Afbeelding 10. Drukvaltoename in de tijd bij 8 stacks van verticaal geplaatste 8 inch SWM-elementen met lucht- en waterspoeling in de full-scale DWP installatie (Botlek)
Lucht- en waterspoeling wordt in de Botlekopstelling toegepast als de drukval stijgt met 5-10 %. In de praktijk betekende dit dat er gedurende de zomerperiode een maandelijkse lucht- en waterspoeling plaatsvond die samenviel met een algenbloeiperiode, die voor substantiële membraanvervuiling zorgde. Gedurende de eerst 250 dagen daalde de permeabiliteit, uitgedrukt als MTC (afbeelding 11), van 1,5 naar 1,0.1011 m/s.Pa. Nadat werd overgeschakeld op voorbehandeld oppervlaktewater daalde de permeabiliteit met ongeveer met 20%, waarschijnlijk als gevolg van membraanvervuiling.
Afbeelding 11. Membraanpermeabiliteit, uitgedrukt als MTC-ontwikkeling in de tijd, bij 8 stacks van verticaal geplaatste 8 inch SWM elementen met lucht- en waterspoeling in de full-scale DWP installatie (Botlek)
Conclusies
- AiRO is effectief in het beheersen van de drukvaltoename als gevolg van membraanvervuiling.
- AiRO verwijdert succesvol biomassa van de membraanelementen.
- AiRO kan biomassa effectief, maar niet voor 100%, verwijderen in SWM elementen
- De integriteit van de membranen werd niet aangetast door AiRO gedurende 20 maanden bedrijfsvoering.
- De eerste succesvolle full-scale toepassing van AiRO (DPW Botlek) is op dit moment in bedrijf. De installatie zorgt voor een lager energieverbruik (10 %) en chemicaliënverbruik (95%).
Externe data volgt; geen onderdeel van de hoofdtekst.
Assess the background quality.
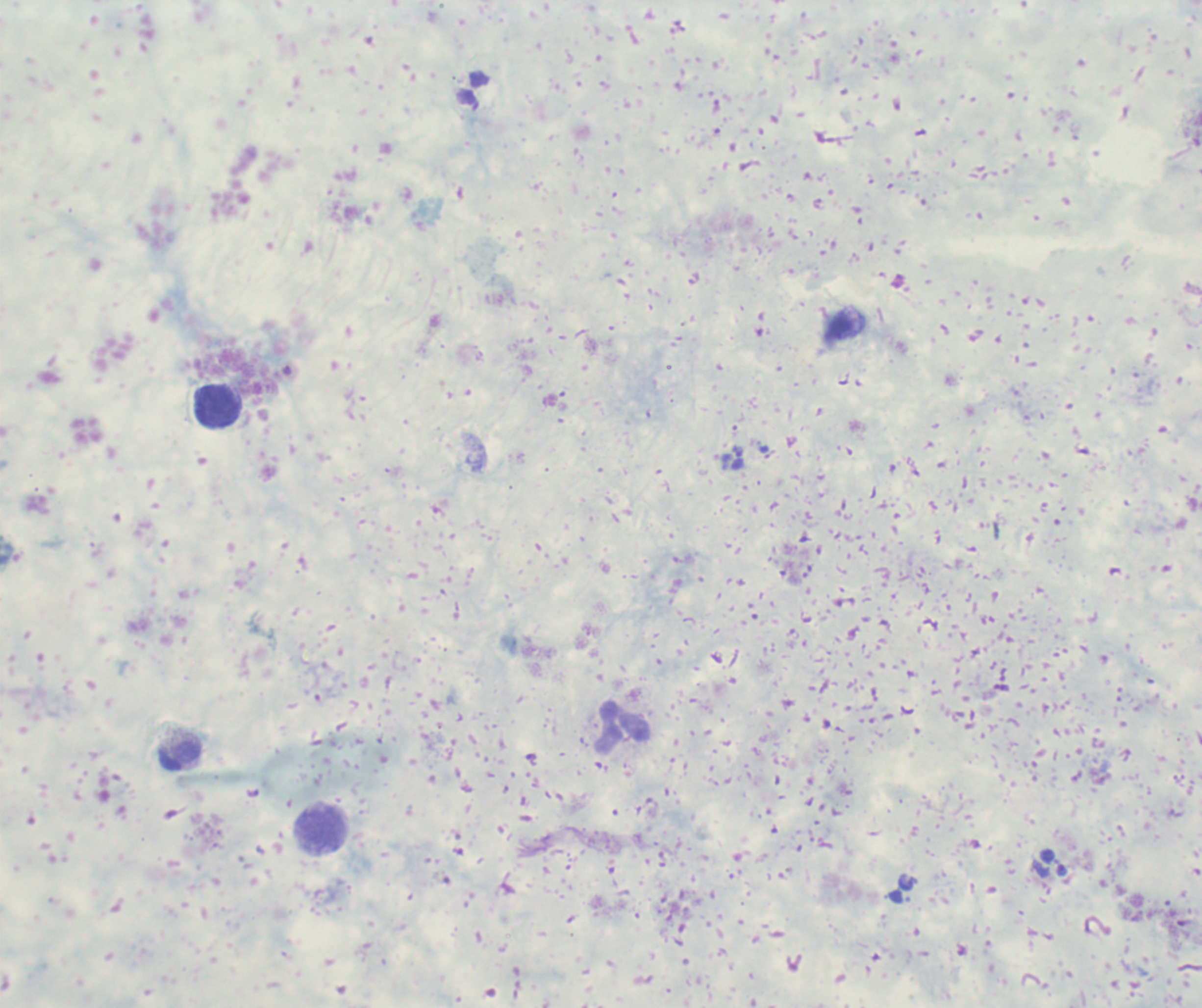

Poor.

Approximate centers as {x, y} in pixels.
Summary:
  - Trophozoite locations: {738, 457}
  - Leukocyte locations: {218, 405}, {623, 728}, {179, 754}, {322, 830}
  - Context: previously used in an actual diagnosis
  - Image size: 1202×1008 pixels
  - Preparation: thick blood film
  - Field of view: single
  - Result: malaria parasites detected
  - Stain: Romanowsky
  - Magnification: 100x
Het onderzoek werd onder andere uitgevoerd in het TTIW-samenwerkingskader van Wetsus, centre of excellence for sustainable water technology (www.wetsus.nl). Wetsus wordt gefinancierd door de ministeries van Economische Zaken en van Infrastructuur en Milieu, the European Union Regional Development Fund, de provincie Fryslân en het EZ / Kompas-programma van het Samenwerkingsverband Noord-Nederland. Verder is het onderzoek in belangrijke mate mogelijk gemaakt door het Bedrijfstakonderzoek Waterleidingbedrijven (BTO), inclusief bijdragen van Evides, Vitens en Hatenboer Water. Binnen het huidige programma van Topconsortia Kennis en Innovatie Watertechnologie (TKI) wordt gewerkt aan het verder valoriseren van de AiRO–technologie.
Literatuur
- Kooij, D. van der, Hijnen, W. A. M., & Cornelissen, E. R. (2010). Biofouling of Spiral-Wound Membranes in Water Treatment, Water Research Foundation, Denver, Colorado.
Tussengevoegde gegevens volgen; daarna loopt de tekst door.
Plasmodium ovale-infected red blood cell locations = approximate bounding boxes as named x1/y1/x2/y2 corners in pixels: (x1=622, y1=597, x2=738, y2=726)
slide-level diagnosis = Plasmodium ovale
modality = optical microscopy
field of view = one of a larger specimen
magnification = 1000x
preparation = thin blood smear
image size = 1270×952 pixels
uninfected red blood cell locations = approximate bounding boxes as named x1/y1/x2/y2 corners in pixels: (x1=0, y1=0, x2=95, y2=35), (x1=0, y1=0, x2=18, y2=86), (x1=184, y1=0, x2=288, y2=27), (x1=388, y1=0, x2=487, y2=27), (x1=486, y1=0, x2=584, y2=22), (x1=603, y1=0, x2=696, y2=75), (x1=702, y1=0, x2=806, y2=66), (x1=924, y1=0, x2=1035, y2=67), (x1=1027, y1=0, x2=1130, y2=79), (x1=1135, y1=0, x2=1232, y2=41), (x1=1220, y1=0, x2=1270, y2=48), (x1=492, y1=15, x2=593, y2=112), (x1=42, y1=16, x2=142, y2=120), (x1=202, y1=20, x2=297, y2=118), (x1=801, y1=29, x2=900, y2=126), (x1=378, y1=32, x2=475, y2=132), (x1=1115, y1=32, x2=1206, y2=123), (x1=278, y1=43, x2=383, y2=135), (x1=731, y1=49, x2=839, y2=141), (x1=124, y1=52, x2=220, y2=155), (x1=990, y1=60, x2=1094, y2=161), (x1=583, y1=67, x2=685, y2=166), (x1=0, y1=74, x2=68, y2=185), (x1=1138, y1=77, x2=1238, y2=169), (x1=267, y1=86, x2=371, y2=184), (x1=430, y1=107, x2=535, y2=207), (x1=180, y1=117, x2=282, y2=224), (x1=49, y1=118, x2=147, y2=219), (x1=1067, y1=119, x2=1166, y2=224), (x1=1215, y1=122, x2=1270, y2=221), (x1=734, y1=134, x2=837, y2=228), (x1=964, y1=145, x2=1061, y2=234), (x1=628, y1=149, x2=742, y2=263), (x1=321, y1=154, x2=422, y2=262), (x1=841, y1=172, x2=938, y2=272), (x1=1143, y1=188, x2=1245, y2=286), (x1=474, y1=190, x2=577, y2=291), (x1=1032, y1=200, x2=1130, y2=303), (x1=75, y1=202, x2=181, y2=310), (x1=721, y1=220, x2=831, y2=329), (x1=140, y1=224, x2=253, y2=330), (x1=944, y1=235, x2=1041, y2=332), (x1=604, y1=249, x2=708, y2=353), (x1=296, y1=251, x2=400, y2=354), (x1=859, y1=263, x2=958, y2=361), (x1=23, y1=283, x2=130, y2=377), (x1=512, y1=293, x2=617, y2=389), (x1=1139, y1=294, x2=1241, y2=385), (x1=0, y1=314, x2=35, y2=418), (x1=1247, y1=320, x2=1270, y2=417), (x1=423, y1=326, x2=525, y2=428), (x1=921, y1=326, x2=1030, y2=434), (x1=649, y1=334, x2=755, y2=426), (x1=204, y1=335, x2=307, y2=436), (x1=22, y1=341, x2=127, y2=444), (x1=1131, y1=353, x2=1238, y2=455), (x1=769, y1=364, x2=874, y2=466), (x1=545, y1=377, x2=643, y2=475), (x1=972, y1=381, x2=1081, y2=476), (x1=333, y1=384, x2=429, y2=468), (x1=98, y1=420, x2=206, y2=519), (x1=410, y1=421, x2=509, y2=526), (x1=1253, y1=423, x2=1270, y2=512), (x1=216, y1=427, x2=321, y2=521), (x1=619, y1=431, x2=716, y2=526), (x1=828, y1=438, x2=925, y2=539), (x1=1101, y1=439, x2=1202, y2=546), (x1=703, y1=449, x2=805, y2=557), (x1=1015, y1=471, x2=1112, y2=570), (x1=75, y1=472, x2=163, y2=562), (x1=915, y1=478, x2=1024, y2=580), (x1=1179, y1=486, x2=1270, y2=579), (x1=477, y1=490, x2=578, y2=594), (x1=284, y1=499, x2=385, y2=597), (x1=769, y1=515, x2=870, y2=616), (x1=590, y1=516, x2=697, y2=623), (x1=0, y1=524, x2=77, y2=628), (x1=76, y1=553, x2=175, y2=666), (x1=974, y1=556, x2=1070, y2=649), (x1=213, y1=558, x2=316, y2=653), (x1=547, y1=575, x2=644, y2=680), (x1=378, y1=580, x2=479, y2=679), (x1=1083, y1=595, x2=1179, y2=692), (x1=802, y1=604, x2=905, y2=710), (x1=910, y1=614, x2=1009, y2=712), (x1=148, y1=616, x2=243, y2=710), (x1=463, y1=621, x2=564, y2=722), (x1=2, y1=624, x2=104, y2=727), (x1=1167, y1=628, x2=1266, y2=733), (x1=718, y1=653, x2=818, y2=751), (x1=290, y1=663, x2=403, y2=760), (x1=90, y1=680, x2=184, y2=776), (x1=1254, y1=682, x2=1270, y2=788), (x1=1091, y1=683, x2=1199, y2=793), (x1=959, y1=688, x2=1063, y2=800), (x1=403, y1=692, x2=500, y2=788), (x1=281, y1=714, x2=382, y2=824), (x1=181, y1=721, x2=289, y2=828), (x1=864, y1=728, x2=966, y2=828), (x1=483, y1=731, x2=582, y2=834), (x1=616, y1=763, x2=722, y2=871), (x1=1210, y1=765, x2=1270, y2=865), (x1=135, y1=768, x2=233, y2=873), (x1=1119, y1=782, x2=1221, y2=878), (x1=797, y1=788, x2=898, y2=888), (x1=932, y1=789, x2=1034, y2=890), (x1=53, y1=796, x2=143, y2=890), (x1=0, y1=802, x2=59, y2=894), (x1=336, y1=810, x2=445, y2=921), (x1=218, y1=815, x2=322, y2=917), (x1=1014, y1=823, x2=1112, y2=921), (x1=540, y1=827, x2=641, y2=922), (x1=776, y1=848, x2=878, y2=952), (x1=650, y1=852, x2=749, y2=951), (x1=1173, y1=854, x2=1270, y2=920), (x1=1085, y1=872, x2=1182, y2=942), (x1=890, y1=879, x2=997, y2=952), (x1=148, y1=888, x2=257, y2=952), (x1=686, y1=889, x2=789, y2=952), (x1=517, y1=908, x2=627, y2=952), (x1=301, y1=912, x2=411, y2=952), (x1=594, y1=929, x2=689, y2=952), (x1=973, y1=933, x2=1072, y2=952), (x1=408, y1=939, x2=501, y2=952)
- [Cornelissen, E. R., Vrouwenvelder, J. S., Heijman, S. G. J., Viallefont, X. D., Van Der Kooij, D., and Wessels, L. P. (2007). Periodic air/water cleaning for control of biofouling in spiral wound membrane elements, Journal of Membrane Science, 287(1), 2007b, 94-101.
- Peter Wessels , Bas Rietman, Ron Jong, “Werkwijze en inrichting voor het zuiveren van oppervlaktewater” Octrooi 1019130
- Vrouwenvelder, J. S., Bakker, S. M., Wessels, L. P., and van Paassen, J. A. M. The Membrane Fouling Simulator as a new tool for biofouling control of spiral-wound membranes. Desalination, 204(1-3 SPEC. ISS.), 2007, 170-174.
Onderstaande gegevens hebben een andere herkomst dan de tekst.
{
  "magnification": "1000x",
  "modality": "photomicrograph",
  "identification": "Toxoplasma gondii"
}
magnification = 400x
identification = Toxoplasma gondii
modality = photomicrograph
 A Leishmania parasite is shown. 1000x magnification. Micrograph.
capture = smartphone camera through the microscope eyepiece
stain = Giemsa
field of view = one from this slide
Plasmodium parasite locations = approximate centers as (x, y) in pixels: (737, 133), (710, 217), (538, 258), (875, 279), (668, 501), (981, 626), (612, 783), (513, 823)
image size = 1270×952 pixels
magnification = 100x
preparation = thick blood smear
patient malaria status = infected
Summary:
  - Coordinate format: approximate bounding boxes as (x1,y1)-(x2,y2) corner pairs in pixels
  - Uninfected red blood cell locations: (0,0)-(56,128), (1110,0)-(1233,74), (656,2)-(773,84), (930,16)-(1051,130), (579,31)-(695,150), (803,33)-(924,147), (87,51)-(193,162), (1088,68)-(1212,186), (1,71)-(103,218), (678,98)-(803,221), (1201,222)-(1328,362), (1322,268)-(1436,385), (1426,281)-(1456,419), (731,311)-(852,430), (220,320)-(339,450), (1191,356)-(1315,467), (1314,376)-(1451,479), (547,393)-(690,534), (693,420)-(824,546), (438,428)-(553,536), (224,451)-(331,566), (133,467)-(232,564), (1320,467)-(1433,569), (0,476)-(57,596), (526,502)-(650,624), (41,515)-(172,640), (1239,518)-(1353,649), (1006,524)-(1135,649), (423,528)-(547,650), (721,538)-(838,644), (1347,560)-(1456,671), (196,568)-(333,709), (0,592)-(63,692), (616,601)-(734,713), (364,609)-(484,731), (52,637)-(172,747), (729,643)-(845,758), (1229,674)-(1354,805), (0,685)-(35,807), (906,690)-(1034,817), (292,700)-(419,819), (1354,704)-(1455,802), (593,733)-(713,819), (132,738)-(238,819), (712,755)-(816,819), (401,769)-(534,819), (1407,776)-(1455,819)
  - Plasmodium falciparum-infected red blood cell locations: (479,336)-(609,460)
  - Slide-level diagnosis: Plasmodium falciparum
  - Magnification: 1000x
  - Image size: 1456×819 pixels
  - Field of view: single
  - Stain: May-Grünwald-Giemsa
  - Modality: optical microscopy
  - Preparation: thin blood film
- Cornelissen, E. R., Rebour, L., van der Kooij, D., and Wessels, L. P. Optimization of air/water cleaning (AWC) in spiral wound elements. Desalination, 236(1-3), 2009, 266-272.
- Verberk, J. Q. J. C., and van Dijk, J. C. Air sparging in capillary nanofiltration. Journal of Membrane Science, 284(1-2), 2006, 339-351.